However, it is well known that textbook preparation requires the collaborative efforts of a subject expert, a curriculum expert, and a subject teacher. This shows the need for some changes in the current practices of the selection of textbook authors; that is, the selection criteria need to be changed. It should be noted, however, that the difficulty of the textbooks appears to be a major concern not only among subject teachers but also among educators with whom the author had discussion on the matter. Unfortunately, only teachers were asked to evaluate the difficulty levels of the textbooks. It was assumed that such an evaluation would be difficult for students involved in this study.
The teacher respondents further reported that the distribution of textbooks was limited and not every student obtained a textbook for each subject. Obviously, textbooks are indispensable for school subjects like mathematics in which students are required to do assignments frequently. Without them, the teaching-learning process could not go on smoothly.
In spite of the poor performance of the entire sample on the mathematics tests, boys received a better mean score than did girls. The difference was, however, statistically significant only at the sixth-grade level. Given this result and that of a previous study (Seleshi 1995), it appears that in the Ethiopian context, boys do better than girls in mathematics beginning from grade six through the high school years. However, it should be noted that the two studies were conducted in two relatively different communities - Seleshi's (1995) study was done in a rural area (North Shoa) whereas the present study was undertaken in an urban setting (Addis Ababa) - and the conclusion drawn should be seen in that light.
On the other hand, the absence of attitude differences between boys and girls at both grade levels is to be expected, for a similar result was found for eighth graders (Seleshi 1995). Other investigators (e.g., Aiken 1976; Ernest 1976; Fennema and Sherman 1978) have also reported no gender differences in attitudes toward mathematics at the elementary school level. Once again, with the above caution in mind, it appears that girls' attitude toward mathematics is comparable to that of boys until they complete the eighth grade.
Apart from grade levels, the study showed that both boys' and girls' attitudes can be reliably predicted from the students' age. Attitude was negatively and reliably related to age for both boys (r = -0.24) and girls (r = -0.36) suggesting that as students get older, their attitudes become less and less favorable, but this was more so for girls than for boys. But since achievement can mediate the relationship of attitude and age, the examination of the partial correlation coefficients could be more informative. Partialling out the effect of achievement, however, resulted only in some minor changes (r = -0.29 for boys and r = -0.31 for girls). That is, even after controlling for the mediating effect of achievement, age and attitude are correlated negatively and significantly. Thus, from the simple and partial correlation coefficients it appears that both boys' and girls' attitudes toward the learning of mathematics become more negative or less favorable as students get older.

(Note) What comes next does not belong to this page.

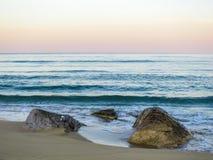 Verlassener sandiger Strand bei Sonnenuntergang Apfelbaum, Sonne, Blumen, Wolken, Wiese? lizenzfreie stockfotos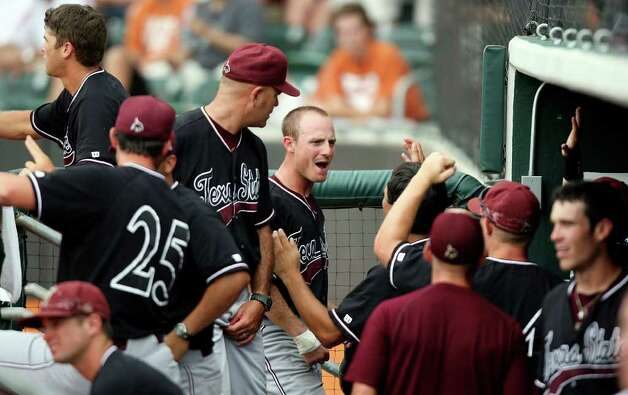 Texas State's Bret Atwood (center) celebrates with teammates after scoring against Texas during the ninth inning. Photo: EDWARD A. ORNELAS, Edward A. Ornelas/Express-News / © SAN ANTONIO EXPRESS-NEWS (NFS)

A similar examination of the association of age and achievement produced a positive correlation for boys (r=0.18, p=.024) but a negative one for girls (r=-0.24, p=.002). This result suggests that as girls grow older their mathematics achievement gets lower, while this is not the case for boys. A comparison of the mean scores for younger (ages 10-12) and older (ages 13-16) children lends additional support. Younger girls had higher mean scores than older girls, a difference that was statistically significant (t=1.99, p=.049). On the contrary, older boys had higher mean scores than younger boys though the difference was not reliable (t=-1.30, p>.05).
Besides, the correlation coefficients made it clear that girls' achievement is more predictable from their age than is boys' achievement. It is, however, important to control the mediating effect of attitude. For example, unlike the simple correlation coefficients, the partial correlation coefficients (that is, controlling for the effect of attitude) yielded a non-significant association between students' mathematics achievement and their age for girls (r =-0.1491, N=166, p>.05) but still a significant one for boys (r =0.2351, N=156, p=.003). This clearly indicates particularly for girls that the relationship between students' age and their achievement is moderated by their attitude and that it is necessary to examine the partial correlation coefficients before drawing any conclusion on the basis of the simple correlation coefficients.

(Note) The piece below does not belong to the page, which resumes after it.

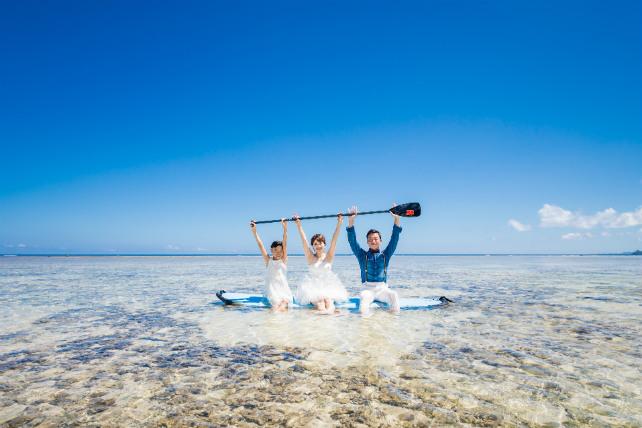 SUPボードのパドルを持って海の上でバンザーイ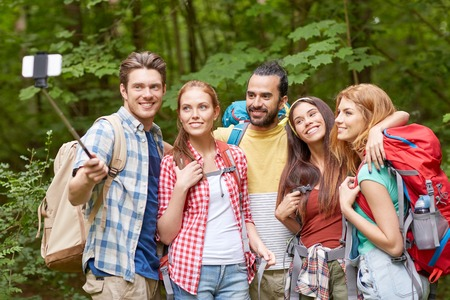 young friends: technology, travel, tourism, hike and people concept - group of smiling friends walking with backpacks taking picture by smartphone on selfie stick in woods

Consequently, the above statement that, as girls grow older their achievement gets lower should be modified. Put differently, girls' achievement has no relationship with their age if their attitude toward the subject is controlled. This shows that the improvement of girls' achievement is dependent upon the modification of their attitudes. Thus, ways of transforming the predominant attitude, for example through education materials which appeal to girls and which include positive role models need to be developed.
In sum, the hypothesis that gender differences in mathematics performance could appear before students complete their elementary education is confirmed. But why the results of studies that dealt with gender differences in mathematics achievement are so divergent is not clear. The gender difference found in the present study, for instance, is partly consistent and partly inconsistent with Zambo and Follman's (1994) finding. In both studies, gender difference is found at the sixth grade level. Nonetheless, whereas the difference favors boys in the former study, it favors girls in the latter study.
According to some researchers (Lummis and Stevenson 1990), the real cause of the divergent findings remains unknown. One possible cause of the variation, for example, could be the difference in the instruments or tests employed. The tests may be different in the emphasis they place on different skills. The tests could also be different in their contents and the difficulty levels of the items they included. Another cause could be socio-economic status. The difference in the socio-economic status among families could be reflected in their ability to provide their children such things as necessary materials and academic support at home by hiring a tutor, both of which are considered to have an important influence on students' mathematics performance. One can add possibly many factors to the list of variables that might have caused the discrepant findings. Which factors really cause the discrepancy, however, could only be known through further research.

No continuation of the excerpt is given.